Submitting your application requires extensive documentation and information gathering. You will be asked to provide the following information to your loan officer:
- Employment info: Name of current employer, phone and street address, length of time at current employer, position/title, salary including overtime, bonuses or commissions
- Income info: Two years of W-2s, Profit & Loss statement if self-employed, pensions, Social Security, public assistance, child support, alimony
- Assets info: Bank accounts (savings, checking, brokerage accounts), real property, investments (stocks, bonds, retirement accounts), proceeds from the sale of current home (if applicable), gifted funds from relatives (e.g. down payment gift for FHA loan)
- Debts & Past Financial Issues: current mortgage (if applicable), liens, alimony, child support, car loans, credit cards, real property, bankruptcies, collections, foreclosures, delinquencies
- Property info: Street address, expected sales price, type of home (single family residence, condo, etc.), size of the property, real estate taxes (annual), homeowner’s association dues (HOA), estimated closing date
After collecting all of the documentation above, your loan officer will relay your Loan Estimate. By law, you must receive it within three days of your application submission. A Loan Estimate includes closing costs, the interest rate and monthly payments (principal, interest, taxes, insurance). A loan estimate is neither an approval or a denial; it is simply a confirmation of the terms of the loan.

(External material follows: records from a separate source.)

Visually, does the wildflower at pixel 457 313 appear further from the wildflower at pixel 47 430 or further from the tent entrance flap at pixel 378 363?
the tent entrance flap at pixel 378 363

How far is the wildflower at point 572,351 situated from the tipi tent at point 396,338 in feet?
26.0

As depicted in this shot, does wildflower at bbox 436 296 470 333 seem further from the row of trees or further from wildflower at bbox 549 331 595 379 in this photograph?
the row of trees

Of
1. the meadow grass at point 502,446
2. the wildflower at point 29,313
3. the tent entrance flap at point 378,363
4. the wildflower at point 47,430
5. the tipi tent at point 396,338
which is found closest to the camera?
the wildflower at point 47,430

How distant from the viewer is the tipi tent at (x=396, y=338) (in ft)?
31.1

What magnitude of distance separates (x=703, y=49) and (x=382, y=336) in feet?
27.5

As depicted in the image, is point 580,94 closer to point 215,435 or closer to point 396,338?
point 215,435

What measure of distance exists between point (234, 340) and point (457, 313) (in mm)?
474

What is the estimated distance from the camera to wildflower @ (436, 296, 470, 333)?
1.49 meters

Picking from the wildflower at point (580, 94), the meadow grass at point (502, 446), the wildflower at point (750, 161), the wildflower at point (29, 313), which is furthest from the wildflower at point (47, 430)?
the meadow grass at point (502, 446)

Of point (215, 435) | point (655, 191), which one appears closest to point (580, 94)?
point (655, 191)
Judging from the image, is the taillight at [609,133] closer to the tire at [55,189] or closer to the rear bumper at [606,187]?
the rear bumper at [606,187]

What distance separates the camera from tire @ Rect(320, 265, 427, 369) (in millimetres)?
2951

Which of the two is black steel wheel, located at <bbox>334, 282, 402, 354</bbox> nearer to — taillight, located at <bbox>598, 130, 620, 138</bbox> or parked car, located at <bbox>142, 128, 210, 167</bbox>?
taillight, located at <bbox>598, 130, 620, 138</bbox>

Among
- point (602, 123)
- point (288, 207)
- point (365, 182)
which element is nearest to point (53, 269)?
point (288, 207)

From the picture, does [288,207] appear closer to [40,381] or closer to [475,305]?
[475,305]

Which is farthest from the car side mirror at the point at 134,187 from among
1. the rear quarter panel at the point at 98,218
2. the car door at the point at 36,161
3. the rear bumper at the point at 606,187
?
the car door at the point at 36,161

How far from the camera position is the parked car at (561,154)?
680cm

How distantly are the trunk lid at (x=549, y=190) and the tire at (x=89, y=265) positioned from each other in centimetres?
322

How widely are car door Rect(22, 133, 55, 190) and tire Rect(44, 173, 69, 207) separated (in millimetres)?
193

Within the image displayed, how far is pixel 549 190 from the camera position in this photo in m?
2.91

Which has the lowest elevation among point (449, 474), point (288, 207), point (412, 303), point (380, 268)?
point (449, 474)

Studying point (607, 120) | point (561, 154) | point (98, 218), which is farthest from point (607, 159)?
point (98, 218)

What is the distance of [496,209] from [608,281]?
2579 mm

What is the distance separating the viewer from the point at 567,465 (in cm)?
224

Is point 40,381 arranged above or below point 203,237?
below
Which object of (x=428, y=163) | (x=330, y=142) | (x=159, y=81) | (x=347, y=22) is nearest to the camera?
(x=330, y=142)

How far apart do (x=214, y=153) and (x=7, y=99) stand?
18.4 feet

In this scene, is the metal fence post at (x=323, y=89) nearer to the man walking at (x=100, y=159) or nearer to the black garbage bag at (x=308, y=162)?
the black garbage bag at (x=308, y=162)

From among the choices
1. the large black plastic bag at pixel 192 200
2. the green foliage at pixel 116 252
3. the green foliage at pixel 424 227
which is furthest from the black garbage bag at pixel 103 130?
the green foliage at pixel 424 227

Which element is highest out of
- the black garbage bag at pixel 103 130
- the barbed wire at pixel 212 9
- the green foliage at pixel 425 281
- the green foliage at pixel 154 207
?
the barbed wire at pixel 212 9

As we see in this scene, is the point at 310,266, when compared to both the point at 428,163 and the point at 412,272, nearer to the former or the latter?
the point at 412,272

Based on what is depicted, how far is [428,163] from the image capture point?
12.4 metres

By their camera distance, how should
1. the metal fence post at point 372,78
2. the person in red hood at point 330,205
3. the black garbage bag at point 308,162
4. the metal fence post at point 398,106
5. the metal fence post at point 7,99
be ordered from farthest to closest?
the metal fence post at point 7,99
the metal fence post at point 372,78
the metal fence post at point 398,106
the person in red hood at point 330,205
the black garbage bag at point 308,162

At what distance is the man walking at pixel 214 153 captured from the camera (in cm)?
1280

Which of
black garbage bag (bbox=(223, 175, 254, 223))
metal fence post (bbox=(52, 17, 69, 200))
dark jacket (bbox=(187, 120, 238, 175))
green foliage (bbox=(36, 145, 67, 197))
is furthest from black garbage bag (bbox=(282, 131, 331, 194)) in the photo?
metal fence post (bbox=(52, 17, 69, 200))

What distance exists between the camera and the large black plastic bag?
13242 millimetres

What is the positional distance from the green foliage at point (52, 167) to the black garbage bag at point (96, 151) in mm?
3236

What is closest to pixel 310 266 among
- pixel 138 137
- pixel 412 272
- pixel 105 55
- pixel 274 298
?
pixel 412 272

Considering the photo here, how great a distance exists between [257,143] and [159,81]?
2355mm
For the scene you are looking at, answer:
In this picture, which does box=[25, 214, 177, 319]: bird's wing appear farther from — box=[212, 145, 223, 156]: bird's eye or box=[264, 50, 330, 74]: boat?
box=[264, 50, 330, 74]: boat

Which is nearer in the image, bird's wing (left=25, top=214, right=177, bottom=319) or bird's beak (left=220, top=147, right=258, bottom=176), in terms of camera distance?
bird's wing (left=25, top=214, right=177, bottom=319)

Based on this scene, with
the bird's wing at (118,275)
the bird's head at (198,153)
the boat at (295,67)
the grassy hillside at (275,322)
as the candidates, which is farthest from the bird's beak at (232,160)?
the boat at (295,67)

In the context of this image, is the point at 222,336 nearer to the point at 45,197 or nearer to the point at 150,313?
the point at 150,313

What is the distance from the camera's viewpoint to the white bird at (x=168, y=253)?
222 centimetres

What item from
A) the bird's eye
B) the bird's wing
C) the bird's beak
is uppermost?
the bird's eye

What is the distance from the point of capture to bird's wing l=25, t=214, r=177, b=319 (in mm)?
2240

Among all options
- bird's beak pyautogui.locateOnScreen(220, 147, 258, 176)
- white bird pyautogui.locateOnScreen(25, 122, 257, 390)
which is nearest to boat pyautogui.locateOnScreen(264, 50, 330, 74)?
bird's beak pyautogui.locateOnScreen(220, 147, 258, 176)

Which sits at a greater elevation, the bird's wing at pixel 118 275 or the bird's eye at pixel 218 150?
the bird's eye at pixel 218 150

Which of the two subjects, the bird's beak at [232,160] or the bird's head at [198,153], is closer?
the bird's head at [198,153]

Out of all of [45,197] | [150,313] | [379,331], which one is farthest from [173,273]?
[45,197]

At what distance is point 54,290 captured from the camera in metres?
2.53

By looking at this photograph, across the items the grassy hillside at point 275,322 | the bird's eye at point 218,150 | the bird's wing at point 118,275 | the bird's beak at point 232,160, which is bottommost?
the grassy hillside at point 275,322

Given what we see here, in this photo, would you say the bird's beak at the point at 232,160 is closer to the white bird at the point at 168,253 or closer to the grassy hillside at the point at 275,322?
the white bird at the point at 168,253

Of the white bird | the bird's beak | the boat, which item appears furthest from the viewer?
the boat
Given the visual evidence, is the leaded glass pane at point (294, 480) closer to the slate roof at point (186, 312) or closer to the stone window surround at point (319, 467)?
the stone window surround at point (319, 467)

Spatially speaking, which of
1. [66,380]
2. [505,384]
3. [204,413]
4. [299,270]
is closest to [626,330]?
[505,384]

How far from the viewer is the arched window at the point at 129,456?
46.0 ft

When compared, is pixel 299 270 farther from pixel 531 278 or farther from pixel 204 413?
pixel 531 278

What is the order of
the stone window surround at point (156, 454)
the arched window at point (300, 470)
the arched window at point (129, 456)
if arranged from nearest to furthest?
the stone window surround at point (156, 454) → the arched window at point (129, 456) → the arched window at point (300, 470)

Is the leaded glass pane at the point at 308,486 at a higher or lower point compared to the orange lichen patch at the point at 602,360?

At this stage, the loan processor combs through the documentation you provided to the loan officer, assembles and organizes the loan file, and orders any outstanding reporting and reviews. This may include:
- Ordering a credit report (if not already pulled for a pre-approval)
- Verifying employment (VOE) and bank deposits (VOD)
- Ordering property inspection (if required)
- Ordering property appraisal
- Ordering title search
Once the loan processor verifies that all necessary documentation has been obtained, the loan file is passed on to the underwriter for approval.
Once the loan file reaches the underwriter’s desk, it’s decision time. The underwriter evaluates all documentation prepared by the loan processor, cross-checks the borrower’s eligibility against the loan package being considered, and conducts a deep dive into the borrower’s credit history.
After double checking for accuracy and risk of fraud, the underwriter will make an underwriting decision and either reject or approve the loan. With an approval in hand, you’re ready to lock in your interest rate, order your title insurance and move on to closing.
Loan documents are drawn, and the borrower has a three-day review period to compare the Loan Estimate and Closing Disclosure and verify that they would like to move forward with the loan.
At this point in the process, you’ve all but signed on the dotted line. The closing meeting may last several hours and will require lots of signatures. Below are some of the documents you should expect to review and sign:
- Closing Disclosure
- Promissory Note
- Deed of Trust
- Certificate of Occupancy (if applicable)
Closing costs may not be rolled into the loan amount, so talk to your loan officer about how you plan to handle the payment. Closing costs include settlement fees (the cost of doing the loan) plus any prepaid expenses (put in an escrow account) for homeowner’s insurance, mortgage insurance and taxes.
After all of the documents have been signed, and closing costs are settled, the title company will complete the mortgage recording and funding.